#### [Requirement A]
Reproduce the part of the dive club interview between "A founding date" and "go each year?", inclusive.

Exeter University Sub Aqua Club is a small university club that thinks big, striving to make diving affordable without direct financial support from the uni. Interview by Kristina Pedder.

When was the club formed? 

A founding date of 1975 is a best estimate from the oldest EUSAC alumni that we have encountered. As a university club, we suffer from information loss due to our three-year churn, as most members come and go on a degree-course based cycle. 

How many members come and go each year?

We had a massively busy freshers’ week in 2023, running three try dives for our largest ever turnout of 23 divers. In total we have around 60 members. 

Exeter University SAC

Who are your members? 

We have Ocean Divers, Sports Divers, Dive Leaders, Open Water Instructors and Assistant Open Water Instructors. We do not have any Advanced Divers or First Class Divers. Members are mostly students and faculty. We heavily subside their progression, as we are almost always training the next generation of our committee. We are helped by our alumni Iain Logan and Laura Bramwell, who have worked so hard to support the club.

#### [Dataset]
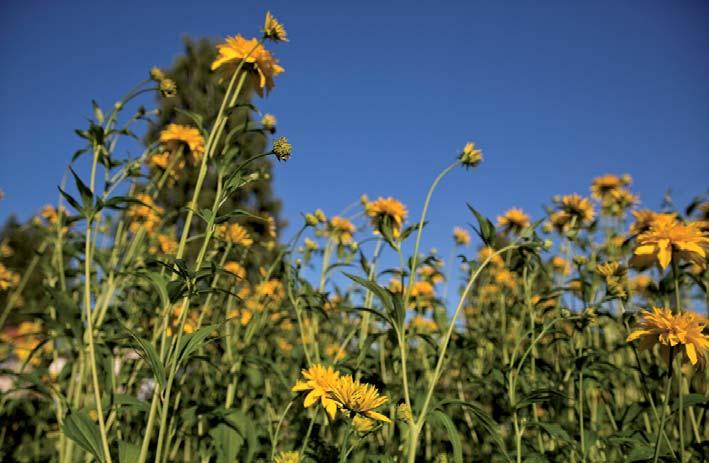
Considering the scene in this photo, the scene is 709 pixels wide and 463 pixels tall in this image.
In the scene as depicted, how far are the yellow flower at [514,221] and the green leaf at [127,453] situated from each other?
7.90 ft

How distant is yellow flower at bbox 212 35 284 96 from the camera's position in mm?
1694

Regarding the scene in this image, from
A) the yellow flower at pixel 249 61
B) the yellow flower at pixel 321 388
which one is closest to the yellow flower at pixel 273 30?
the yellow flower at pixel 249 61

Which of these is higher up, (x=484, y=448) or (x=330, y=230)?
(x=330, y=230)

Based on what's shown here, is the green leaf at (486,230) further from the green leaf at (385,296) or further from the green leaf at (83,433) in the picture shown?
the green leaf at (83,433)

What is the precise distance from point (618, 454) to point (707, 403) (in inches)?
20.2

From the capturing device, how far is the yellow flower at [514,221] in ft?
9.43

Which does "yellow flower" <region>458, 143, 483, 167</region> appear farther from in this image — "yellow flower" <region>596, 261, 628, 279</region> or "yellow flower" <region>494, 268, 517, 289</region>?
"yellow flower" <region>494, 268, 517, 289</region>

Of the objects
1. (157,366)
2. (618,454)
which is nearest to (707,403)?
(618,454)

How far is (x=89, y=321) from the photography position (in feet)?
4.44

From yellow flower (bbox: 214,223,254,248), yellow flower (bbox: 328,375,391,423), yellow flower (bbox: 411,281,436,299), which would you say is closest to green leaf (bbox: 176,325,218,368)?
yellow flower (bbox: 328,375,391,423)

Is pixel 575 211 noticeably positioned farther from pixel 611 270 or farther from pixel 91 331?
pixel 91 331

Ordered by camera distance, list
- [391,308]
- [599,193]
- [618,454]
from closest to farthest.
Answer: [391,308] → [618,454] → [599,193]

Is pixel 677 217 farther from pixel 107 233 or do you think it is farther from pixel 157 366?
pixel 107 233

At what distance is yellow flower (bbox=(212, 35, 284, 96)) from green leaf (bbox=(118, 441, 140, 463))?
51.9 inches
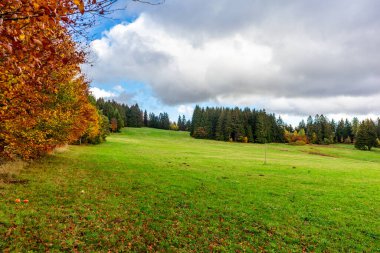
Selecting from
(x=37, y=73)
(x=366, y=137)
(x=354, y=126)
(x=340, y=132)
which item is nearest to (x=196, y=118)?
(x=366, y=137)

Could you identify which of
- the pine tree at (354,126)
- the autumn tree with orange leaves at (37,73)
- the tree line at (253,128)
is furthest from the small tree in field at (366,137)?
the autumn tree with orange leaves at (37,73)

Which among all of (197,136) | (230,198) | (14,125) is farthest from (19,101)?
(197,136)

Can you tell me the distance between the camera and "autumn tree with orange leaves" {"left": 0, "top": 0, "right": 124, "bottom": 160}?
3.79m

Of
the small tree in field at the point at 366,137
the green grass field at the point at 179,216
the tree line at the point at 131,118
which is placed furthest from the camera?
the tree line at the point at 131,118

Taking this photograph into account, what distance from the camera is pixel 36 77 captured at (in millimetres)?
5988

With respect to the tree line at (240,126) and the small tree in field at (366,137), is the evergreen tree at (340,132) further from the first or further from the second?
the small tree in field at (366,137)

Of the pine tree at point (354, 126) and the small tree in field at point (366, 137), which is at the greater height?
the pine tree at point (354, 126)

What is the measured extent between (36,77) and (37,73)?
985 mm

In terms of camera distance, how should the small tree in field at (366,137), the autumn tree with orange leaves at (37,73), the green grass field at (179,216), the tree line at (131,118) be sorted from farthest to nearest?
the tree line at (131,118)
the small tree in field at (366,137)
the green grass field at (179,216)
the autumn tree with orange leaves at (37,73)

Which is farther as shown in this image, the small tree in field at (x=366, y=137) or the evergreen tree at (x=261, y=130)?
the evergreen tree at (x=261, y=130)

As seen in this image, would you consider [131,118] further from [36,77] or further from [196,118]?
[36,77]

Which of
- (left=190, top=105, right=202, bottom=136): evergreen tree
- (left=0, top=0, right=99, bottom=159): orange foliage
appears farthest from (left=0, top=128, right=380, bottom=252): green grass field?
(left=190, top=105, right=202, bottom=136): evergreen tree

#### [Requirement B]
Find each line in the records above that contains the string "inches", matching case, and copy those lines.

#### [Full answer A]
A founding date of 1975 is a best estimate from the oldest EUSAC alumni that we have encountered. As a university club, we suffer from information loss due to our three-year churn, as most members come and go on a degree-course based cycle. 

How many members come and go each year?

#### [Full answer B]
What is the precise distance from point (618, 454) to point (707, 403) (in inches)?
51.9 inches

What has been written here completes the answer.